The big show, of course, is the introduction of another variant of Jonathan Majors' conqueror Kang, our first true introduction to the Big Bad of the MCU's Multiverse Saga who truly does feel distinct from He Who Remains of "Loki" finale fame. Here, Kang has a measured gravitas that's intelligent and menacing in equal measure, at best when he's is losing control. Still, Kang is underdeveloped in catastrophic ways. Majors is great, but his character is introduced late and we get little insight into his motivations beyond reminders that Kangs seek to conquer the Multiverse because that's what Kangs do. We don't know or understand his character. Moreover, we're told he can create timelines and rewrite existence, and that he boasts technology hundreds of years beyond anything we've seen, but mainly we see Kang have beams and light telekinesis, and boast armies with ships and blasters ... all things we've seen, and he barely uses them in his brief shared runtime.
I See London, I See France, I see Hank Pym's Army Ants
"Quantumania" boasts some interesting worldbuilding, offering our most expansive look into the Quantum Realm thus far and all its unusual attributes.

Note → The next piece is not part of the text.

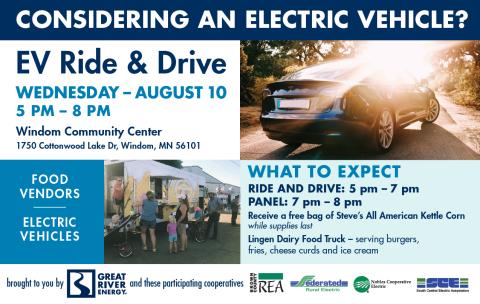 EV Ride and Driver flier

It's a colorful, topsy-turvy world with novel characters. There are beautifully rendered space-scapes, suggesting the vastness of this novel universe beneath or within our own. While it is an exciting new playground full of unique characters, the CGI-heavy landscape does have the awkward side-effect of feeling like the sets are shallow — it always seems like the human characters are playing within a tight rectangle while the background is distant and digital, and some CGI is distractingly cartoonish at times (M.O.D.O.K., anyone?). Additionally, the actual logic of the Quantum Realm is still undercooked within the MCU thus far. If the rules are so different, why are its evolutionary pathways sometimes wildly different (sentient buildings?) and otherwise indistinguishable (e.g. a whole lot of human-looking entities)?

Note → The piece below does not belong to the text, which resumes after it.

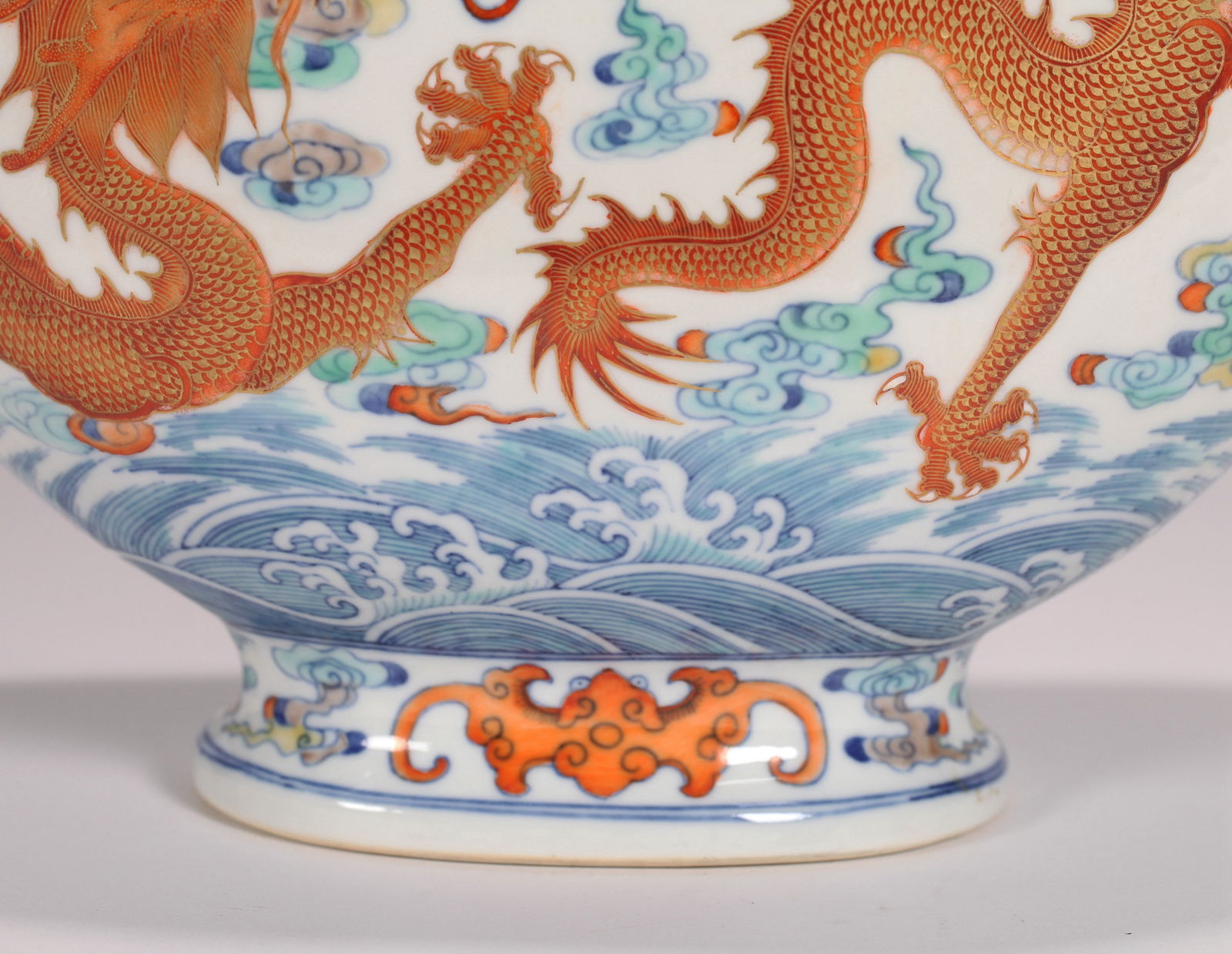 A DOUCAI MOON FLASK - 3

Altogether, "Ant-Man and the Wasp: Quantumania" is a fun MCU entry that finally starts to feel like the new Saga is pointing somewhere interesting. Majors' Kang may be woefully underutilized with power that's explained but never truly shown, but his charisma and gravitas win the day for a strong performance that bodes well for the MCU's future. The rest of the film's talented performers deliver their roles well, and the world seems evidently well-designed and novel compared to what's come before. Still, most characters are underutilized, underdeveloped, or set into contrived circumstances. Major plot moments and character developments feel undercooked, and there are relevant moments where the story logic is lacking. The film boasts one of the MCU's most expansive visages but it somehow still feels blatantly shallow, like actors are recording in a glorified booth against a massive green screen. Nonetheless, there's a lot of fun, love for the world and its characters, and a tonal consistency that sets "Quantumania" easily above at least a couple Phase 4 outings. In the end, we're left with a strong Kang debut inside a film that's a mostly satisfying mine for future MCU success.